Die Umsetzung der vielen, ehrgeizigen Ziele kann eine städtische Verwaltung ohne Partner kaum leisten.

Murrack Das stimmt. Die Partnerschaft mit der Universität ist für uns Gold wert, weil dort viel Knowhow in Fragen der Digitalisierung vorhanden ist. Das gilt genau so auch für das Fraunhofer Institut. Im Übrigen können wir auch von Anderen lernen. Was in anderen Städten oder Unternehmen schon umgesetzt wurde, müssen wir nicht noch einmal neu erfinden.

All das kann nur gelingen, wenn die Infrastruktur dafür steht.

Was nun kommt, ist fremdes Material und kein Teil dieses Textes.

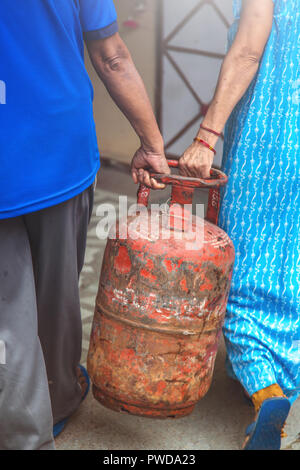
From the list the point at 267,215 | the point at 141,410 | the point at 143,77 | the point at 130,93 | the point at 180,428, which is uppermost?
the point at 130,93

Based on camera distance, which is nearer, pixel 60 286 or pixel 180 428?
pixel 60 286

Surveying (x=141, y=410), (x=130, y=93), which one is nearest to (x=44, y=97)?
(x=130, y=93)

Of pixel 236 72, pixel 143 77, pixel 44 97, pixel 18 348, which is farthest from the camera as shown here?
pixel 143 77

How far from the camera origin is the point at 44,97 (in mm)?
1775

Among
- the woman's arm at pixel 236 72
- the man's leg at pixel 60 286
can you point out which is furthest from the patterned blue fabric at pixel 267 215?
the man's leg at pixel 60 286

Murrack Der Breitband-Atlas zeigt auch in Duisburg noch weiße Flecken, insbesondere in einigen Randbereichen. Mein Ziel ist es, dass diese weißen Flecken bis 2021 verschwunden sind. Dafür stehen uns 18 Millionen Euro an Bundes- und Landesmitteln zur Verfügung. Sie sollen vor allem da eingesetzt werden, wo der wirtschaftliche Ausbau der Netzwerke durch die Netzbetreiber nicht funktioniert.

Wer soll von dem Ausbau profitieren?

Murrack Das gilt grundsätzlich für alle Straßenzüge, die noch kein schnelles Internet haben. Unser besonderes Augenmerk liegt aber auf Schulen und Gewerbegebieten, weil man dort besonders auf schnelle Leitungen angewiesen ist.

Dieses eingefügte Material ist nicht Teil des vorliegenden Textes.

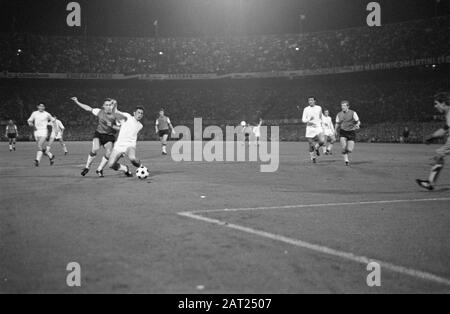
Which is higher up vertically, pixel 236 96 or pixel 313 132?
pixel 236 96

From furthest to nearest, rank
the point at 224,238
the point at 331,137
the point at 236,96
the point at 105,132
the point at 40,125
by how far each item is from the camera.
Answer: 1. the point at 236,96
2. the point at 331,137
3. the point at 40,125
4. the point at 105,132
5. the point at 224,238

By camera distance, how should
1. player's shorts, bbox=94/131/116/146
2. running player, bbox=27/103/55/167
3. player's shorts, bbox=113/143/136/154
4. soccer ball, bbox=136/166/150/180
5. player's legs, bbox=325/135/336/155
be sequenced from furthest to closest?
player's legs, bbox=325/135/336/155
running player, bbox=27/103/55/167
player's shorts, bbox=94/131/116/146
player's shorts, bbox=113/143/136/154
soccer ball, bbox=136/166/150/180

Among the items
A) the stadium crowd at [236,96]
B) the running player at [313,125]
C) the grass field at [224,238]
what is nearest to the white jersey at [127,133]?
the grass field at [224,238]

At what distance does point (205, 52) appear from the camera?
177 ft

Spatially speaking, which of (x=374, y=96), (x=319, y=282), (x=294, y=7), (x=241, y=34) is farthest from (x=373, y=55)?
(x=319, y=282)

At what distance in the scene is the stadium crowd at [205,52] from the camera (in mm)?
47750

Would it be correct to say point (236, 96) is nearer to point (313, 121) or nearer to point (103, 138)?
point (313, 121)

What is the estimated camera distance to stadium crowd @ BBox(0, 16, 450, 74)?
47.8m

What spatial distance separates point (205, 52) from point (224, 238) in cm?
5033

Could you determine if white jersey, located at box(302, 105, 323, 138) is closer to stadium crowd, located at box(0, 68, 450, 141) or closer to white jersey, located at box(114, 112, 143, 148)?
white jersey, located at box(114, 112, 143, 148)

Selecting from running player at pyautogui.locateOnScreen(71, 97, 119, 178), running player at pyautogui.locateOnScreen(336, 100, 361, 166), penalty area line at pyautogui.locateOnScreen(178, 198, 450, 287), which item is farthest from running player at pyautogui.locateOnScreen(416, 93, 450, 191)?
running player at pyautogui.locateOnScreen(71, 97, 119, 178)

A propos Schulen: Wie kann es sein, dass es bei Duisburger Schulen im Informatikunterricht wegen langsamer Leitungen ständig klemmt, während es zum Beispiel in Duisburgs litauischer Partnerstadt Vilnius deutlich flüssiger läuft?

Murrack: In Staaten, wo der Breitbandausbau viel später begonnen hat als bei uns, hat man dann gleich auf schnelle Glasfaserverkabelungen gesetzt. Bei uns liegen ja eigentlich schon überall Kupferkabel, die natürlich nicht alle sofort durch Glasfaser ersetzt werden können. In der Schule würde schnelles Internet die Kommunikation deutlich erleichtern und verstärkt auch Online-Unterrichtsangebote ermöglichen.

Was ist in zehn Jahren in Duisburg möglich, was heute noch nicht geht?

Murrack Eine konsequent umgesetzte Digitalisierung wird unseren Alltag erleichtern und effizienter machen. Allein die Einführung der elektronischen Akte in der Verwaltung würde dazu führen, dass einzelne Mitarbeiter ihre Arbeitsergebnisse papierlos weiterleiten können. Das würde enorm Zeit sparen – und der Bürger profitiert davon, zum Beispiel durch deutlich kürzere Wartezeiten bei Genehmigungen. Zudem wäre es für die Stadt und die Entscheidungsträger einfacher, den Bürgerwillen zu erfahren. Wenn wir in der Duisburg-App auch die Möglichkeit einer Online-Umfrage haben, gäbe es schnell ein Meinungsbild. Welche Pflasterung wünscht man sich für die Fußgängerzone? Welche Ideen gibt es für die Verkehrsführung oder die Gestaltung von Straßen? Und die Entwicklung einer App, die mich selbstständig zum nächsten freien Parkplatz führt, würde sicher viele Stellplatz-Suchende freuen.